Не отводя взгляда от окна, Макмурта бледнеет, его шею душит потрясение. Он не представляет, что правительственный сотрудник может так ругаться. К тому же женщина. Оболочка «современного мужчины», прикрывающая то же пуританство, что и у отцов-пилигримов.
— Агентство. Мы присматриваем за вами. Следим за вашей безопасностью.

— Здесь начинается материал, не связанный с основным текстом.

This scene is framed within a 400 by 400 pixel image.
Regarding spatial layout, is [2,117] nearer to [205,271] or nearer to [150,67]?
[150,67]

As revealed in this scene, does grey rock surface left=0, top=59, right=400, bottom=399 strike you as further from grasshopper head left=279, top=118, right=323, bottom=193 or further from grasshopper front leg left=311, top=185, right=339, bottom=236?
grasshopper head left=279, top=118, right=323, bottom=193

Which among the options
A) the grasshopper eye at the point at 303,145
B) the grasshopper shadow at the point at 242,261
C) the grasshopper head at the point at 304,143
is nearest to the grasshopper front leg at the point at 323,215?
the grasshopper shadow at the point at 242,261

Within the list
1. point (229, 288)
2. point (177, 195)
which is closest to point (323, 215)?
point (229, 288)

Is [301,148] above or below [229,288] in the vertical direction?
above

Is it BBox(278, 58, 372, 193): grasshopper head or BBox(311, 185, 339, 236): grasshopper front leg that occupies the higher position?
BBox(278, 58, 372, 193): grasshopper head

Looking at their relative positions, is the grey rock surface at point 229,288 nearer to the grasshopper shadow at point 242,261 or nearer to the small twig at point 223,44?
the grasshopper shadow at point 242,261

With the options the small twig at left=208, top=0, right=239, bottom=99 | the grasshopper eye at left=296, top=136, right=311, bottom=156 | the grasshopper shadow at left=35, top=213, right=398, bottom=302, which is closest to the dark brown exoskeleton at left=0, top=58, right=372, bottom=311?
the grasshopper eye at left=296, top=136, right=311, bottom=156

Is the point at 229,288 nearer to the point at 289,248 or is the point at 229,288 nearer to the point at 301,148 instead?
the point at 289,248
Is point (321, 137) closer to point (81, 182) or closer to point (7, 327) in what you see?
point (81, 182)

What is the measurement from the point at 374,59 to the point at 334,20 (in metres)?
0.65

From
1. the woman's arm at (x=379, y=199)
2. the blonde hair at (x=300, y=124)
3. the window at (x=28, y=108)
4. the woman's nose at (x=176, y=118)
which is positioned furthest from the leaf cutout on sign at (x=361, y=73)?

— Не надо «присматривать за мной». Агентству не за чем следить за моей безопасностью. Читайте по губам… Я сама за собой присмотрю. Я в безопасности.
— Извините, мэм, но вы — американский правительственный сотрудник и уязвимая женщина в КНР. Вы очень далеко от Вашингтона. Вы участвуете в важных переговорах с представителями этой страны. А теперь пропал ваш сын. Может, это как-то связано, а может и нет. Лично говоря, я думаю, ваш сын подцепил бабу и скоро объявится. За доллар США е цзи отрабатывает подолгу. Но в любом случае агентство обязано присматривать за вами, нравится вам это или нет… на то вы и платите налоговые «баксы». — Глазами он ведёт по Хуанпу на восток… зияющая железная рана, отделяющая старый город от нового. Разрез, который не стянуть швами чёрных висящих мостов. Он кладёт руки на подоконник и набирает полную грудь воздуха.
— Люблю утренний Шанхай. Его запах. Его суету. С высоты в десять этажей это лучший город в мире.
Барбара подходит к нему. Город внизу заполнен жизнью. Натянутые струны дорог с чёрными шариками машин. Миллионы точек идут по улице Нанцзин; жужжащий улей пешеходов. Жизнь… кипит, пузырится. Тянется вверх и вширь. Хватает её за глотку. Душит её своими вибрациями; с дрожью она понимает, что может никогда больше не стать её частью. И отворачивается от окна.
— Бобби, я знаю, что он мёртв. То, что они говорят, это неправда… он был здесь. Жил в этой комнате. Я знаю из писем, что он ел на завтрак в ресторане отеля на восьмом этаже. Я знала эту комнату ещё до того, как вошла сюда. Они врут. Он был здесь. И шлюхи тут ни при чём. Он мёртв.
Когда Макмурта выходит из комнаты, она отмечает, что у него большая плоская задница: как у Клинтона в обычных, не льстящих ему штанах. Никогда не доверяй мужикам с плоской жопой…доморощенная философия, которую завещала ей мама. Её мать до сих пор ни разу не ошибалась. Макмурта. Барбара видела тампоны, в которых было больше… больше напора. Придётся суетиться самой, она так и думала. Так и думала. Дверь закрывается.